Recluida en su habitación, cuanto había entregado, su propia persona, se encogía lastimosamente en esa estancia amplia donde sus vivencias yacían como desechos. Reprochaba a su corazón que no se hubiese roto ya. Pasó la noche sentada frente a la ventana. Sus ojos desguarnecidos buscaban en la oscuridad una migaja de todo lo que había perdido.
La aurora irrumpió con el trino de los pájaros, que sonaba como melodía de plomo. La luz se amontonaba en la ventana alardeando de una alegría que a Emily le rompía las entrañas.
Varios días permaneció postrada en su habitación. Hasta que un amanecer de rocíos gélidos sintió como si largos dedos buscaran a tientas en sus adentros las teclas para entonar una música de muerte. ¿O no estaba muerta si había perdido a Susan? Su respirar aterido apenas tuvo tiempo de enderezarse. El sufrimiento recorría su cerebro sin escatimar ningún espacio, ni una sola célula quedaba a salvo de las agujas punzantes. Aquel cántico tan sobrecogedor que coreaban la soledad, la angustia, la muerte, estaba por encima del horror. Sin embargo, su alma, segura de que ya conocía lo peor, decidió forcejear con el fantasma y brincar como un ciervo herido por encima de todos los obstáculos para conseguir vadear la aflicción.
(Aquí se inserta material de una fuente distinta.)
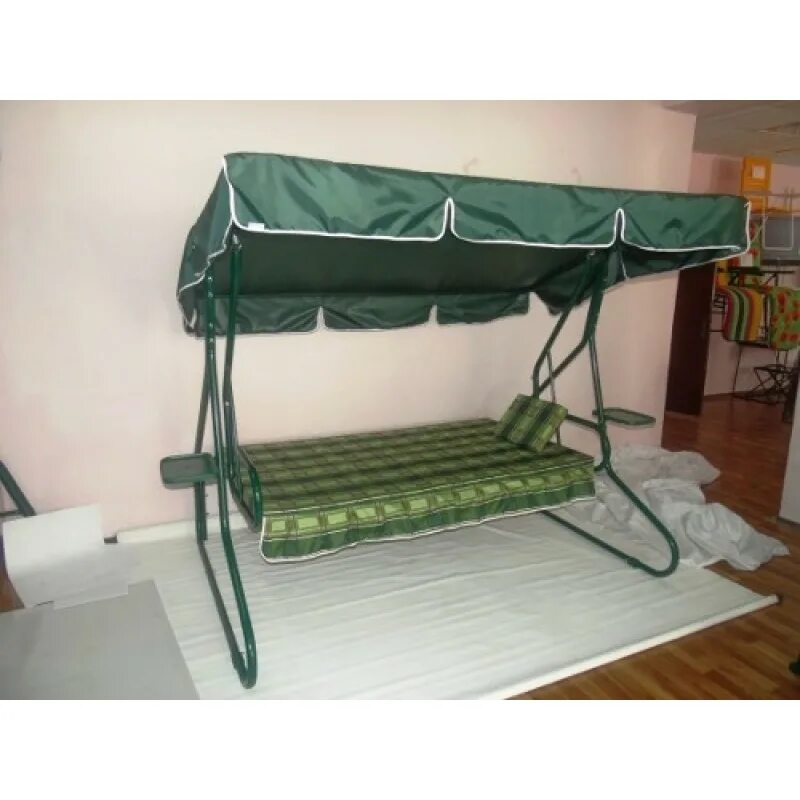 Садовые качели olsa люкс-2. Садовые качели olsa люкс-3. Качели люкс 2. Качели садовые люкс-2 588/с1115. Качели садовые "люкс-2" с1115.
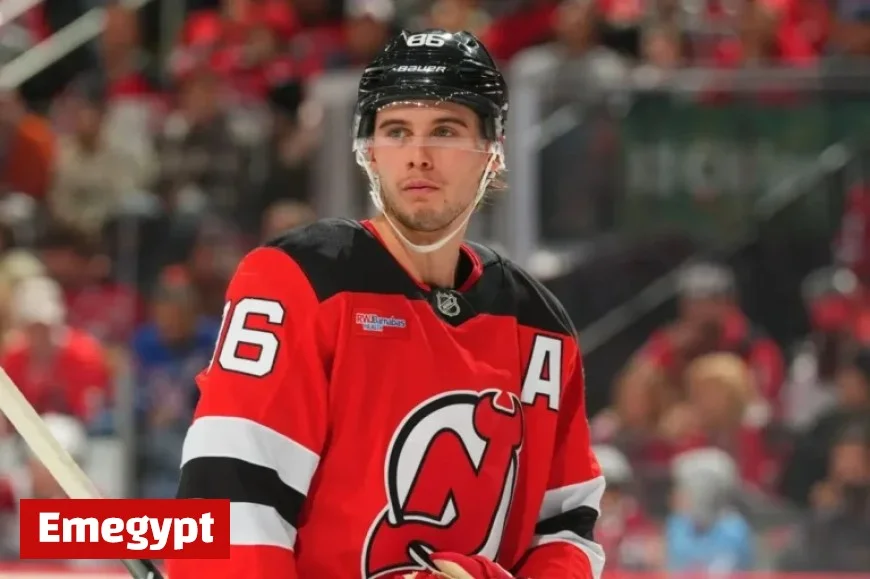 Bet $5, Get $200 Bonus with Bet365 Code for Islanders vs. Devils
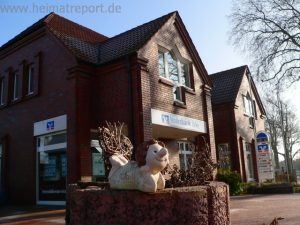 volksbank1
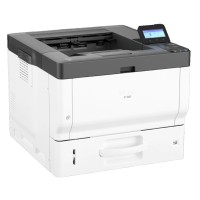 Лазерний принтер Ricoh P 501 (418363)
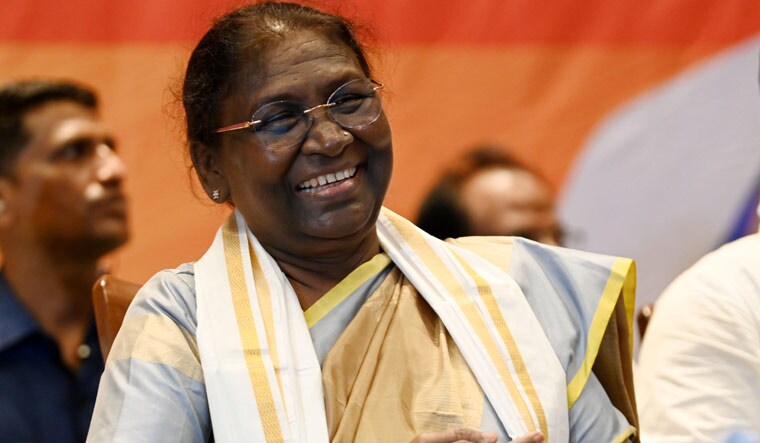 Murmu-Bera-salil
Emily sintió que el frío se le acumulaba en los huesos sin que ningún fuego pudiese vencerlo. Reconoció la presión en la frente, la cabeza a punto de reventar, la sensación física que precedía al estallido de sus versos. Si no había espacios púrpuras ni leopardas enloquecidas danzando, recibiría a las enemigas como hermanas, prepararía una habitación oscura, con sillón cubierto de tela de catafalco para la muerte, un recinto frío para la soledad, pétalos ahogados para la angustia. Y una vez acogidas en la estancia, acariciaría sus cabellos helados, les daría de beber de sus labios y dejaría que sus besos de escarcha la cortejaran.
Se vistió de blanco para jurar fidelidad, amor, la entrega total de su vida a la más pura de las amantes, a la más excelente de las esposas. La poesía. El barquito que se había hundido en el mar inclinando sus dóciles velas podía enderezar ahora sus mástiles y comenzar a avanzar exultante abriendo la inmensa lona de la palabra. Su amor guiaba la mano que una noche fue atrevida y una mañana cobarde. Su corazón se vaciaba en versos que, como perlas, engarzaba en hilos de seda.
Al anochecer, la luna emergió en el horizonte como una cabeza que, guillotinada tras las colinas, rodase por el cielo manchando las nubes escarlatas. Emily esperó a que se detuviera frente a la ventana e impregnara sus poemas de aquel fulgor. Luego los envolvió delicadamente. Todo su ser aleteaba como una mariposa que temiese romper sus alas, mientras con dedos temblorosos escribía el nombre de la destinataria. Junto a él dejó, suplicante, una nota: «Ábreme con cuidado».